Но я почему-то никогда и нигде не оставался, сколько бы неожиданных мест мне, дебилу, ни открывалось в вечерних сумерках или утреннем тумане, сколько бы ни попадалось мне разрушенных фабрик и затопленных городков, маковых плантаций и оборонных укреплений, портовых кранов и сентябрьских горных хребтов, — я никогда не оставался ни на одном хребте, ни возле одной плантации, хотя, возможно, именно там — возле этой плантации — мне и место, возможно, я просто должен был заполнить какой-то пространственный пробел, который в мое отсутствие втягивает в себя все больше чужого кислорода, чужого света, создавая сквозняк в плотном шитье миропорядка, но нет, я так и не остановился, в этом главная ошибка — пытаться все дальше углубляться в пространство, как можно больше намотать его на пленки памяти, смешать его с собственным опытом, не останавливаясь, никогда не останавливаясь, поскольку любая остановка прячет в себе западню, и она открывается передо мной, как потайной люк, о существовании которого я знал все время, но все время боялся в него заглянуть. А ведь, остановившись, я мог бы заметить, что обживание пространства, обживание памяти, с этим пространством связанной, — занятие гораздо более интересное и увлекательное, чем механическое наращивание этого самого пространства, бесконечное разматывание этой памяти.

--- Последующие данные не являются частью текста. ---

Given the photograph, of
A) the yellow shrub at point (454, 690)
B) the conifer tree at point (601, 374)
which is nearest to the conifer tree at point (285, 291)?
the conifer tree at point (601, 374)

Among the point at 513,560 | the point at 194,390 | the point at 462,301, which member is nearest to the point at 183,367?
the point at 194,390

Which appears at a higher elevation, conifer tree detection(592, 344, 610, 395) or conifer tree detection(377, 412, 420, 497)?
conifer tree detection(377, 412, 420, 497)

Чем чаще останавливаешься в дороге, чем более долгими делаешь свои остановки, тем больше шансов заметить наконец все детали, которые нельзя было заметить, не остановившись, тут дело даже не в угле зрения, а в скорости движения, если бы я остановился, я мог бы заметить, что это не просто смена моего представления о ландшафте, это смена самого ландшафта, а соответственно — это смена меня самого.
Несколько лет назад на этой трассе разбился мой брат. Он столкнулся с какими-то бизнесменами, они выскочили на его полосу, и он ничего не успел предпринять, отделался переломом ноги, машину пришлось выбросить, ничего хорошего из нее уже выйти не могло; каждый раз, проезжая это место, я думал — интересно, думал я, что там могло остаться, должны же там быть какие-то следы, черные полосы от скатов на асфальте, погнутое железо ограждений, рваная джинса в подорожнике, запах разлитого бензина, кровь, в конце концов, там должна быть кровь, если ее не смыли дожди, но смыли очевидно, должны были смыть.

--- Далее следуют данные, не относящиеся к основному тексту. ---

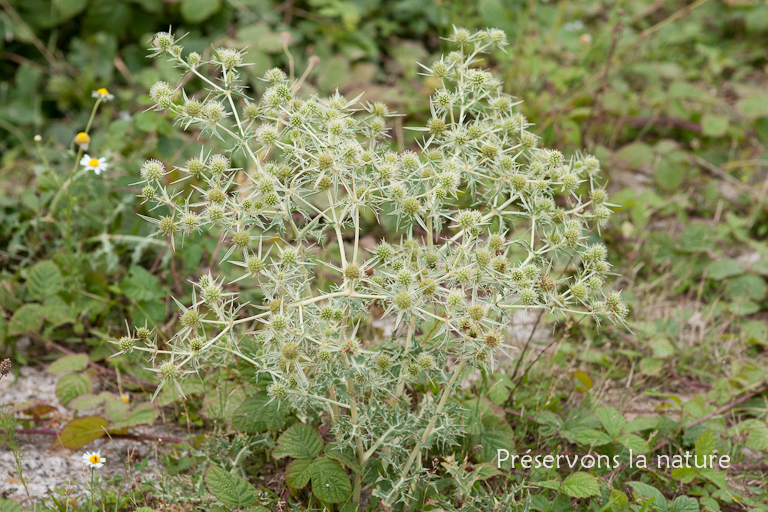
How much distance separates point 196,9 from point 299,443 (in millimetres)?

Мой брат несколько раз в жизни разбивался, он ломал свои мотоциклы, сколько их там у него было, падал на полной скорости, сдирал кожу, рвал одежду, но вставал и ехал дальше, будто так и надо, в его жизни было столько машин, что я даже не все их помню. В детстве он меня тоже учил ездить, но из этой затеи так ничего и не вышло — я всегда боялся скорости, и до сих пор боюсь, возможно, после того, как в детстве, напившись, мы с приятелем угнали тяжелый урал с коляской и долго разгоняли его вот по такой точно трассе — безнадежной и неремонтированной, а когда наконец разогнали, я заметил, что мой друг, который, кстати, сидел за рулем, успел заснуть. На повороте урал слетел с трассы и каким-то чудом проскочил между опорами линий электропередачи. Мы остались в живых и сразу протрезвели, я боюсь скорости, боюсь куда-то ехать, больше этого я боюсь только остановиться.